WRITTEN INSTRUCTION:
Reproduce word for word the lines of the entries below, beginning with the line that contains "Could you assess" and continuing through the final line of the entries.

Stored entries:
━━━━━━━━━━

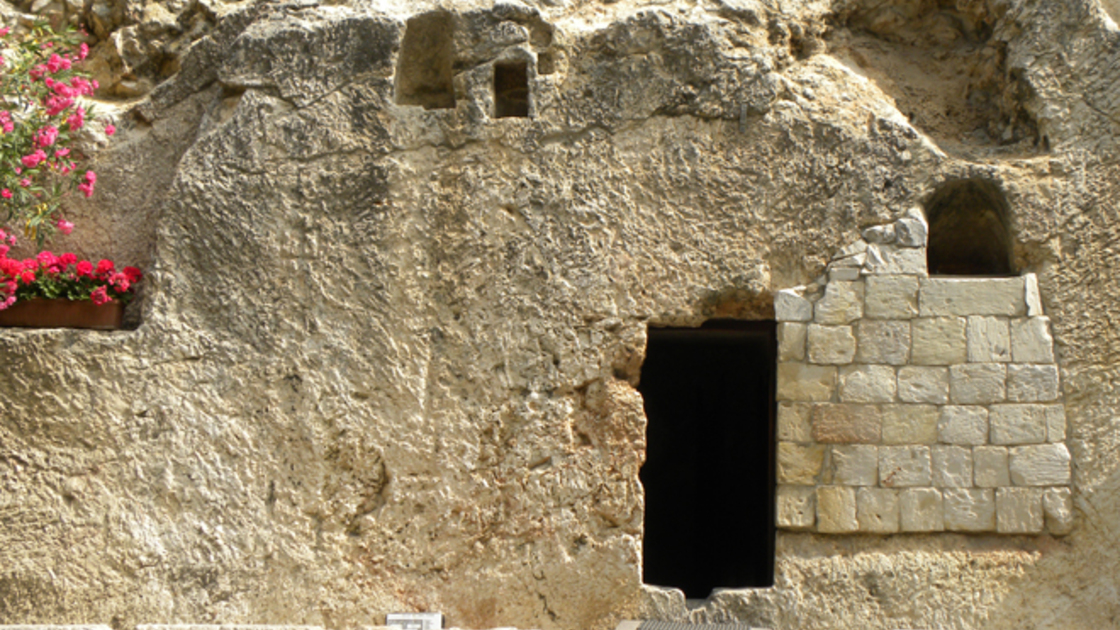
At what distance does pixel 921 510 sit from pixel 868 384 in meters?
0.57

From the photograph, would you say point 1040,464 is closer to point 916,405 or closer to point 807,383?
point 916,405

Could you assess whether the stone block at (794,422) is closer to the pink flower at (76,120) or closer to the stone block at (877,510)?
the stone block at (877,510)

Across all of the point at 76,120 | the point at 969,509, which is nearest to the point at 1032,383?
the point at 969,509

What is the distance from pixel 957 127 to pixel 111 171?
4.23 m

━━━━━━━━━━

TASK RESULT:
Could you assess whether the stone block at (794,422) is closer to the pink flower at (76,120) or closer to the stone block at (877,510)?
the stone block at (877,510)

Across all of the point at 76,120 | the point at 969,509, which is nearest to the point at 1032,383?
the point at 969,509

What is the distance from pixel 957 127 to pixel 111 171?
4.23 m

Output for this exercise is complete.